Dans les tribunes ce soir-là, il y avait du beau monde. Des anciens coéquipiers, ses fils et sa famille, mais aussi du grand, et du très très grand, en la personne de Kareem Abdul-Jabbar, et ses 38 887 points en carrière. Si The Captain était dans la salle, c’était bien pour encourager LeBron, et pour le féliciter, parce que c’est ça, la beauté du sport. Lui qui a été six fois champion NBA, six fois meilleur joueur de la saison régulière, entre autres, a sans doute été une grande source d’inspiration pour l’actuelle meilleur joueur de la ligue.

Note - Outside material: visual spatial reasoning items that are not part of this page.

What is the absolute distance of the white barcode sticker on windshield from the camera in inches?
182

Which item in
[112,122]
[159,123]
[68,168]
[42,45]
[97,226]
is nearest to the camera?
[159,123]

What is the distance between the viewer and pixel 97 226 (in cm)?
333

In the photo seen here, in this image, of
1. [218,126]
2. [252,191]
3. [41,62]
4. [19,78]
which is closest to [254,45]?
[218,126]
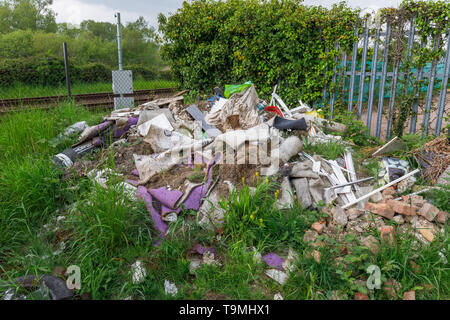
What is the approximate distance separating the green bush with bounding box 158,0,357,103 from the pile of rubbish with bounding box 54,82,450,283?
1854 mm

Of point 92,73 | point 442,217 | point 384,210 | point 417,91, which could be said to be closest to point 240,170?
point 384,210

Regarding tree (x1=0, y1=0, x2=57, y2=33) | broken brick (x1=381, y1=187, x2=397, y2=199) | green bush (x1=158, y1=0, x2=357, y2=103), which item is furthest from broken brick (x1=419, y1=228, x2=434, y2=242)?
tree (x1=0, y1=0, x2=57, y2=33)

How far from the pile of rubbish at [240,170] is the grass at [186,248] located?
127 mm

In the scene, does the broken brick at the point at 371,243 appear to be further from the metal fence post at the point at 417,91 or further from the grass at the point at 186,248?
the metal fence post at the point at 417,91

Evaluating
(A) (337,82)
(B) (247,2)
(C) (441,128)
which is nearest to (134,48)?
(B) (247,2)

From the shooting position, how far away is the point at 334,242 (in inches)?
105

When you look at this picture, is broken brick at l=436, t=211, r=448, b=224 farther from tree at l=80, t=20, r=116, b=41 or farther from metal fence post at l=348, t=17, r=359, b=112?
tree at l=80, t=20, r=116, b=41

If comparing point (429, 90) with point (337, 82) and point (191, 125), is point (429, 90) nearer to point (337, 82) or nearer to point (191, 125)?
point (337, 82)

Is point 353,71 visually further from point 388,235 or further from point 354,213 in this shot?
point 388,235

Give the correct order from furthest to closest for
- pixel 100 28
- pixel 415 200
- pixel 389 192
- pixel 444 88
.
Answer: pixel 100 28 → pixel 444 88 → pixel 389 192 → pixel 415 200

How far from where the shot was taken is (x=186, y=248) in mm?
2898

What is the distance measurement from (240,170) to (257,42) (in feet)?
15.1

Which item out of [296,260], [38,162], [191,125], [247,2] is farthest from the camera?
[247,2]
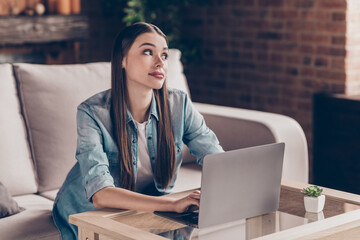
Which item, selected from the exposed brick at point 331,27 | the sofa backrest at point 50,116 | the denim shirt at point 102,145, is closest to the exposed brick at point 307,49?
the exposed brick at point 331,27

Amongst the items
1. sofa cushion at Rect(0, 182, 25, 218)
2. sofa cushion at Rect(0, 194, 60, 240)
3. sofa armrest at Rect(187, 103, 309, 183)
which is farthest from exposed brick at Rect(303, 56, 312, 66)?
sofa cushion at Rect(0, 182, 25, 218)

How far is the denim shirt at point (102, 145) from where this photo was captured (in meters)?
1.82

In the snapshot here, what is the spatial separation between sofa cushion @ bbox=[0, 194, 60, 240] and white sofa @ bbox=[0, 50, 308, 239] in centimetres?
2

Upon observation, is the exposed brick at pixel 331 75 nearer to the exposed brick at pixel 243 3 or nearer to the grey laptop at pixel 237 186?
the exposed brick at pixel 243 3

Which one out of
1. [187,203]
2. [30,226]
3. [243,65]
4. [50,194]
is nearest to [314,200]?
[187,203]

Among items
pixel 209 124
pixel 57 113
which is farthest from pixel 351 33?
pixel 57 113

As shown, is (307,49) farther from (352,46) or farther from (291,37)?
(352,46)

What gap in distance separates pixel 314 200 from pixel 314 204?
1 centimetres

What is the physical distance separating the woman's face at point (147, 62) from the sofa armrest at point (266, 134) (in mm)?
857

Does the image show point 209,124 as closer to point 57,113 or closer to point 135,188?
point 57,113

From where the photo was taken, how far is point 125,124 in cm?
196

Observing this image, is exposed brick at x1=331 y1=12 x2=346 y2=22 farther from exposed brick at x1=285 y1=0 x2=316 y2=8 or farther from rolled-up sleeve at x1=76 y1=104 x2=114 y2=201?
rolled-up sleeve at x1=76 y1=104 x2=114 y2=201

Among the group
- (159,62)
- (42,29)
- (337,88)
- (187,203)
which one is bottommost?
(337,88)

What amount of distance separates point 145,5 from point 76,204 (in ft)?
7.19
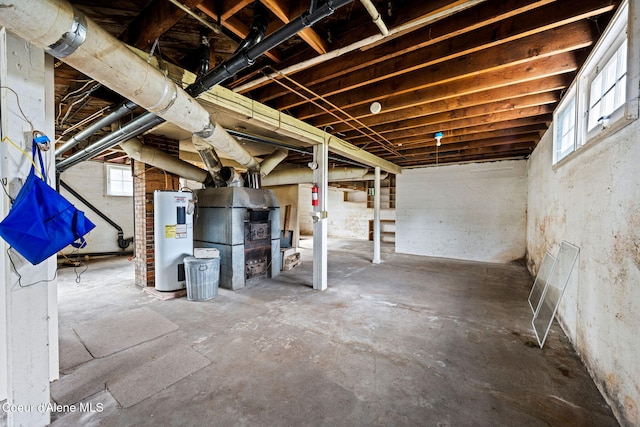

Alors, quand ce tir, désormais historique, a fait trembler les filets, LeBron ne pouvait pas ne pas aller saluer Kareem. Les chants de «MVP, MVP, MVP !» descendaient des tribunes, quand James commençait à peine à mesurer l’ampleur de ce qu’il venait d’accomplir. Très vite entouré par sa famille, et visiblement ému, il se présenta ensuite au public aux côtés du légendaire Kareem Abdul-Jabbar, qui, comme pour une passation de pouvoir, lui transmit son ballon.
Ce record, qui semblait jusque-là inatteignable, est finalement tombé. À 38 ans, et après plus de vingt saisons au plus haut niveau, LeBron James continue d’enchainer les grandes performances. Si bien qu’il est toujours parmi les dix meilleurs marqueurs de cette saison, derrière des «petits jeunes» en comparaison. Et cela n’est pas près de s’arrêter. Il l’a dit lui-même, il ne compte pas mettre un terme à sa carrière de sitôt. Alors, à nous d’en profiter.
Comparaison n’est pas raison, et à vouloir faire des classements en permanence, on perd souvent des yeux la grandeur des événements actuels, et l’ampleur des performances contemporaines. Comme tout, la NBA a beaucoup évolué depuis sa création, et Michael Jordan, Kareem Abdul-Jabbar, et LeBron James, sont tous des excellents et très grands joueurs de basket.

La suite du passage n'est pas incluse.